This is later than I would typically write my Sunday devotional but where I am in Arizona, it is only a little after 6:00 PM. It is also 106 degrees. I would not wish this on anybody. But then I heard it was going to be close to 100 degrees in Michigan too. Apparently, this is just a hot month everywhere!
Today has been a discouraging one for me which is partly why I didn’t write earlier. I didn’t think I had anything to share. But although I am a little down, I’m not completely and where there is even a flicker of hope, I desire to share that hope with you.
My greatest frustration today stems from wanting to be Super Woman. I want to be all things to all people, to always be loved and never despised, to never drop the ball on anything but always know the right things to say or do and the best way to be efficient. But the truth is I fail often.
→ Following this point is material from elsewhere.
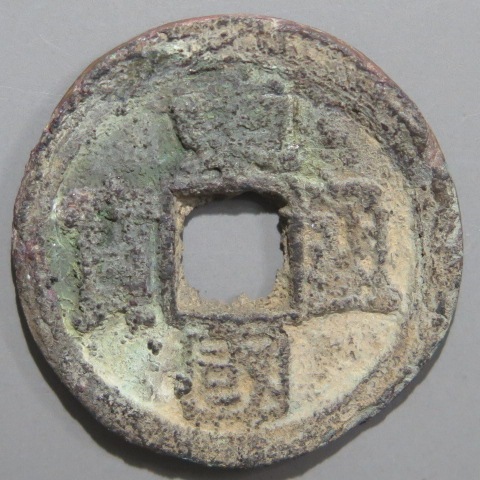 朝鮮銭】 東国通宝 開元手 中字 錆・小歪ミ（佳品） | 朝鮮・安南銭
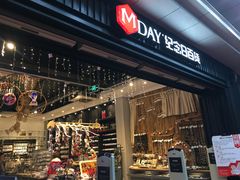 -纪念日百货(江西南昌店)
I have to pace myself, make sure I get the rest that I need. Sometimes I have to say no to things. This is difficult for me. But I also know that if I could do everything that I want to do, pride would most likely take root, and I expect that this is why God gives limitations.
Maybe you, like me, are struggling with the fact that you can’t do everything you would like to. You probably can’t even do some things you used to be able to do. God has not left you. The fact that you are still alive means that He has work for you to do. As friends reminded me today, that work may be as simple as praying and interceding for others. You may never get patted on the back for that but it is important just the same. I believe the message for you and for me is to not give up. Keep fighting the good fight. Do what you can and, when you can’t, ask for help to surrender your will to the Father’s and hear what He desires you to do instead. I am failing in this right now but I trust that, as I turn to Him and ask for His strength and discernment, He will give it. He will for you as well.
Keep pressing on, dear Brothers and Sisters. Do not be weary in doing good for in due season, you will reap if you do not faint. Hugs!